John Smith's and Samuel Smith's

The story of how the Smith family came to run two breweries in Tadcaster is quite complicated. The best source I found is on Tadcaster's own official site (archived on the Wayback Machine), which is cited by Wikipedia.

Brewing in Tadcaster dates from the 14th century. It was probably in 1748 that 19–year–old Stephen Hartley began working as a manager of a thriving brewery in the town, which had been owned by one Thomas Beaumont and was being kept going by his widow Ann. She retired in 1772, whereupon Stephen Hartley bought the business. He was later joined by his son William.

After some years of prosperous trading the business began to decline, and in 1816 it became necessary to raise money by mortgaging the brewery to Richard Turfitt, seedman and maltster. The decline continued however, and in 1819 Stephen and William Hartley (described as 'common brewers and chapmen') were declared bankrupt.

In 1845, after many uncertain years, William Hartley's widow, Jane, was forced to mortgage the brewery. Two years later the new owners negotiated with Samuel Smith, a tanner based in Leeds, for the entry into the business of his second son, John. No doubt the Smiths were able to invest some much–needed capital, as from this time the brewery began to make progress. After the death of Jane Hartley in 1852, John Smith bought the premises, bringing in his brother William to help him.

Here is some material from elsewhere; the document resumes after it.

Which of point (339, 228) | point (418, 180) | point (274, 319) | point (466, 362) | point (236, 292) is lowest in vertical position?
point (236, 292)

The timing was fortuitous for the Smiths. Not only were local markets thriving with the increase of industry in the West Riding, but pale ales were replacing porters in the taste of the British drinking classes, and the hard water of Tadcaster was well suited to their production. With the help of their two nephews, Frank and Henry Riley (the sons of their sister Sarah Riley), John and William Smith built the business up to a value of around £45,000 (the equivalent of £4.1 million in 2016).

In 1873, John Smith bought a large tract of land adjacent to the brewery. He employed architects to design a new brewery of considerable grandeur, using stone from his own quarries at Toulston, just outside Tadcaster. But he didn't live to see the completion of this building, which cost £130,000 to build, as he died in 1879.

Under the terms of John Smith's will, the old brewery passed to his brothers, Samuel and William, as tenants in common for their lifetime. On the death of either, it would go to the surviving brother; after that it was entailed on the heirs of Samuel, since William was unmarried and had no children.

William Smith soon bought his brother's share of the business, as Samuel had taken over the tanning business from Samuel Senior and had no experience of the brewing trade. But under the terms of John Smith's will, the old brewery would still pass to Samuel Smith III (the eldest son of Samuel Jr) on William's death. William seems to have resented this, which is understandable as neither his brother nor his nephew Samuel had played any part in building the business up to where it was. He wanted his business to pass to his nephews Frank and Henry (on the condition that they change their name to Riley–Smith). He therefore hurried to complete the building of the new brewery, which was not covered by John Smith's will. As soon as possible he transferred the stock, equipment and trade name into the new brewery, leaving the old one empty.

On William's death in 1886, the new John Smith's brewery duly passed to Frank and Henry Riley–Smith, and the old one to their cousin, Samuel Smith III. The former continued to go from strength to strength, while the buoyancy of the brewing trade was such that Samuel was able to re–equip the old brewery, open it in his own name, and run it in competition with the Riley–Smiths.

There was never any love lost between the two businesses. John Smith's continued to grow rapidly, and became a powerful national brand, but then it got caught up in the wave of twentieth century mergers and acquisitions, being swallowed up first by the Courage Group and then by Heineken. Samuel Smith's on the other hand remained relatively small, trading locally but achieving an international reputation for the quality of its beers.

In many ways the battle was one between tradition and technology. As a beer drinker, you pays your money and you takes your choice.